While greatly simplifying configuration of one organisation's web browsers, the WPAD protocol has to be used with care: simple mistakes can open doors for attackers to change what appears on a user's browser:

- An attacker inside a network can set up a DHCP server that hands out the URL of a malicious PAC script.
- If the network is 'company.co.uk' and the file http://wpad.company.co.uk/wpad.dat isn't served, the browsers will go on to request http://wpad.co.uk/wpad.dat. Before the introduction of the Public Suffix List in the 2010s, some browsers could not determine that wpad.co.uk was no longer inside the organization.
- The same method has been used with http://wpad.org.uk.
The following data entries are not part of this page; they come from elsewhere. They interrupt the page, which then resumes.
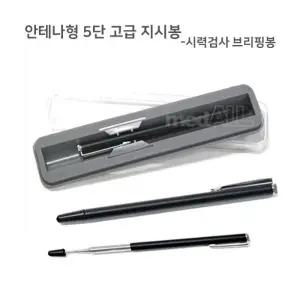 안테나형 5단 고급 지시봉 시력검사 브리핑봉_23413781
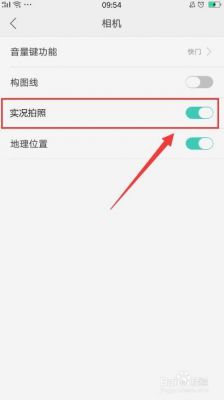 OPPO拍照怎样调出苹果那样实况拍摄?安卓好用的第三方相机-图3 OPPO拍照怎样调出苹果那样实况拍摄?安卓好用的第三方相机-图3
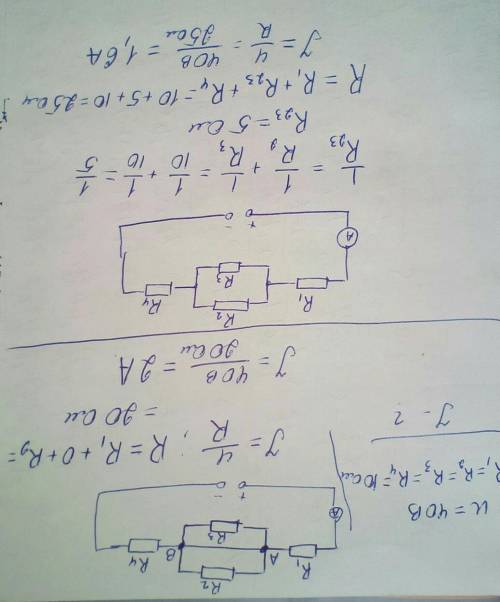 В электрической цепи (см. рис.) напряжением U = 40 В все резисторы имеют равные сопротивления R = 10
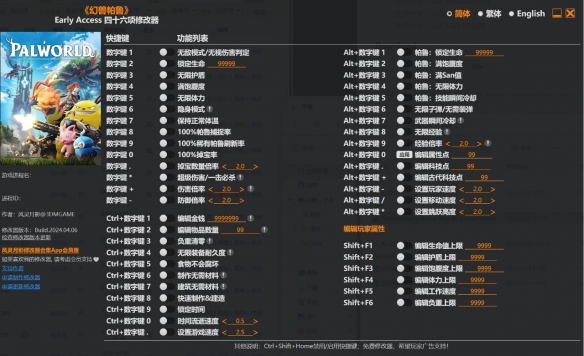《幻兽帕鲁》Early Access四十六项修改器风灵月影版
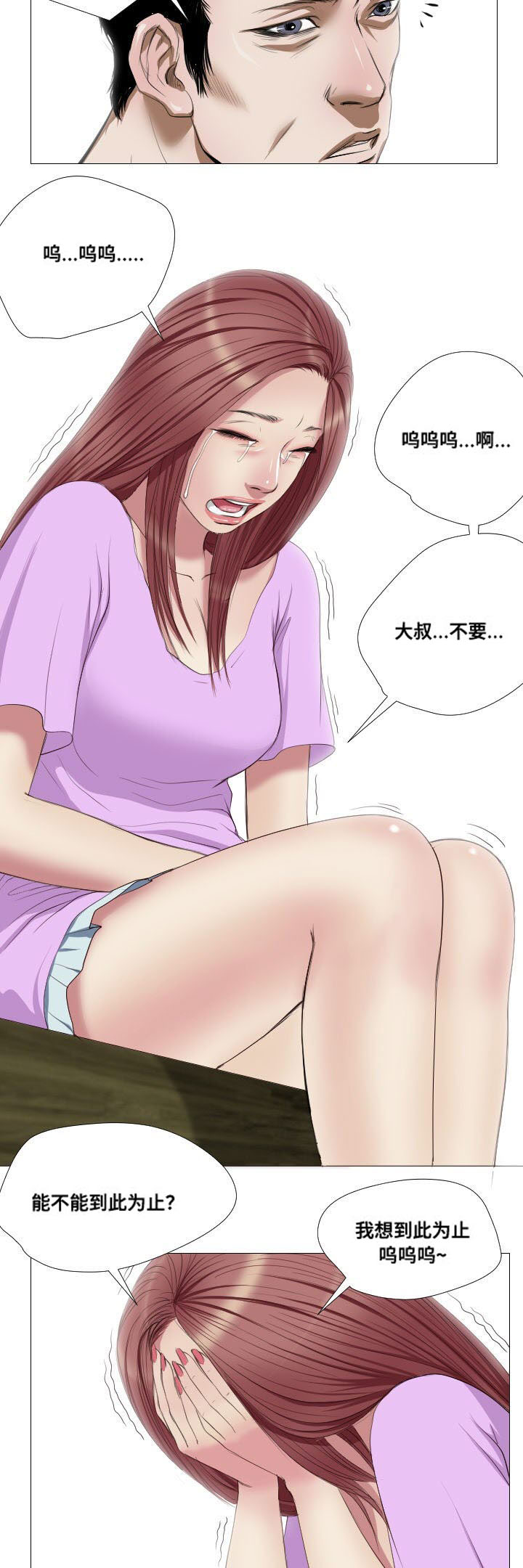 《桃味》漫画最新章节第10章：兼职免费下拉式在线观看章节第【2】张图片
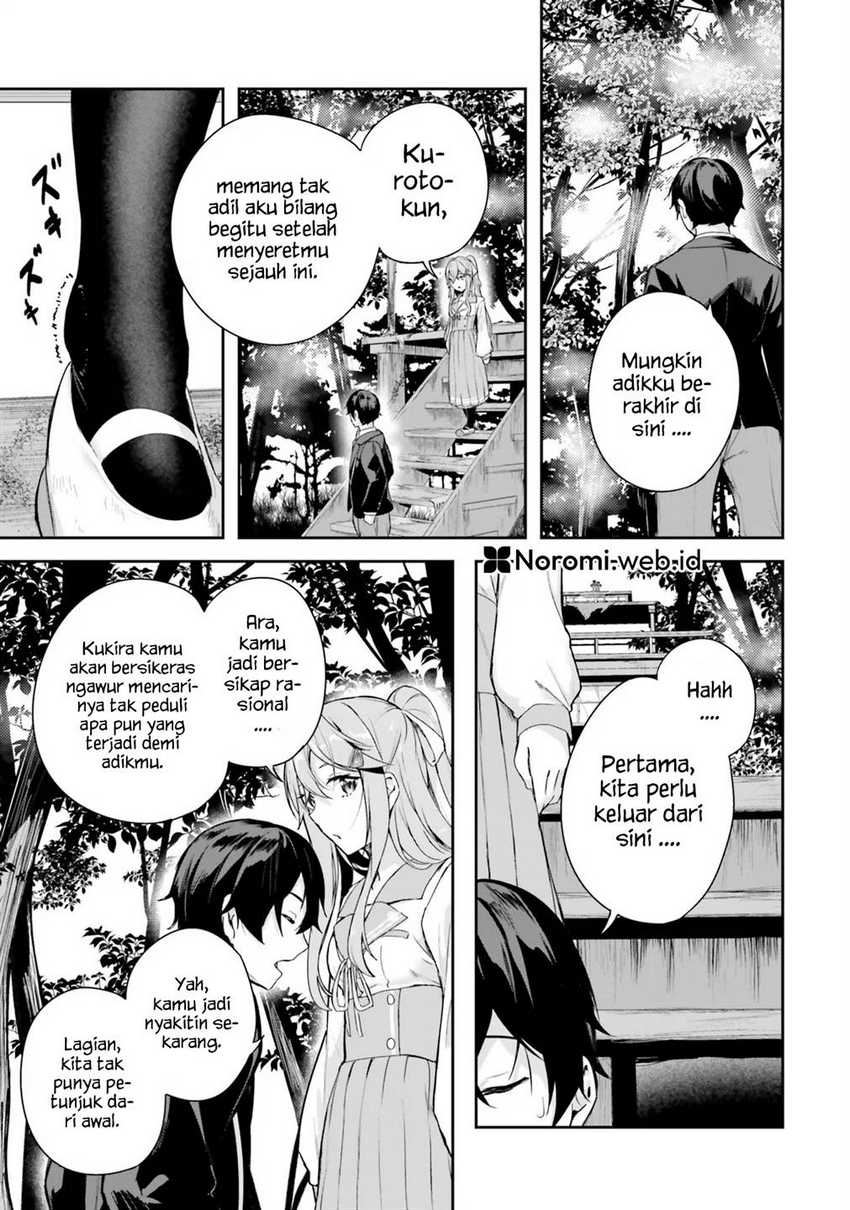 Kamikakushi no Eden Chapter 01 Gambar 49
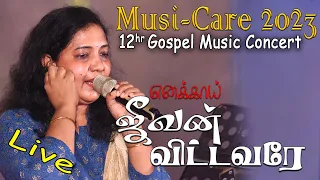 எனக்காய் ஜீவன் விட்டவரே | Enakkai Jeevan Vittavarae |  Priya Prakash | Musi-Care 2023 (Live)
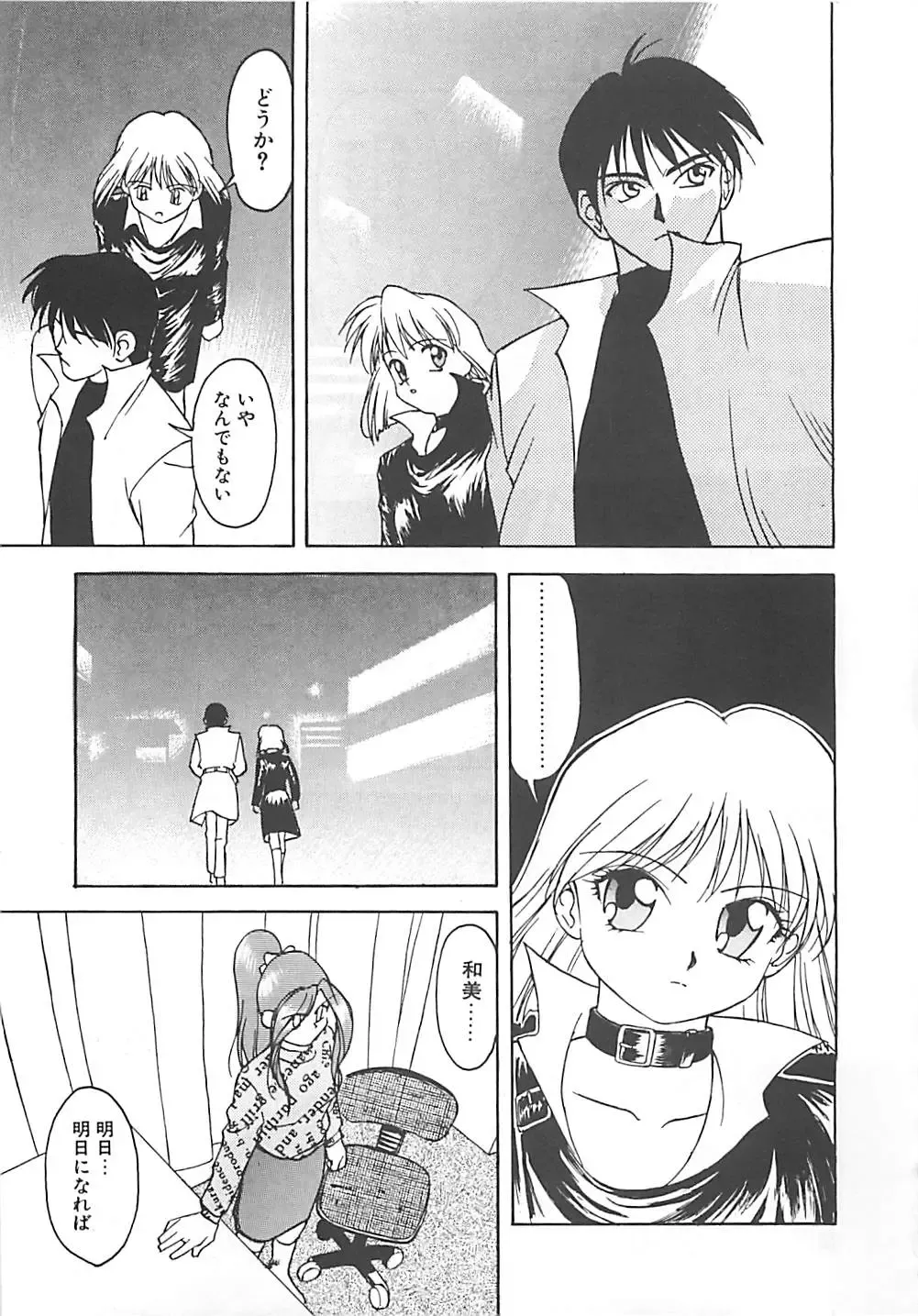 [Himura Eiji] ANDADURA Fhentai - Page 67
This used to serve a wpad.dat file that would redirect all of the user's traffic to an internet auction site.
- ISPs that have implemented DNS hijacking can break the DNS lookup of the WPAD protocol by directing users to a host that is not a proxy server.
- Leaked WPAD queries could result in domain name collisions with internal network naming schemes. If an attacker registers a domain to answer leaked WPAD queries and configures a valid proxy, there is potential to conduct man-in-the-middle (MitM) attacks across the Internet.

Through the WPAD file, the attacker can point users' browsers to their own proxies and intercept and modify the WWW traffic of everyone connected to the network. Although a simplistic fix for Windows WPAD handling was applied in 2005, it only fixed the problem for the .com domain. A presentation at Kiwicon showed that the rest of the world was still critically vulnerable to this security hole, with a sample domain registered in New Zealand for testing purposes receiving proxy requests from all over the country at the rate of several a second. Several of the wpad.tld domain names (including COM, NET, ORG, and US) now point to the client loopback address to help protect against this vulnerability, though some names are still registered (wpad.co.uk).

Thus, an administrator should make sure that a user can trust all the DHCP servers in an organisation and that all possible wpad domains for the organisation are under control. Furthermore, if there's no wpad domain configured for an organisation, a user will go to whatever external location has the next wpad site in the domain hierarchy and use that for its configuration. This allows whoever registers the wpad subdomain in a particular country to perform a man-in-the-middle attack on large portions of that country's internet traffic by setting themselves as a proxy for all traffic or sites of interest.

On top of these traps, the WPAD method fetches a JavaScript file and executes it on all users browsers, even when they have disabled JavaScript for viewing web pages.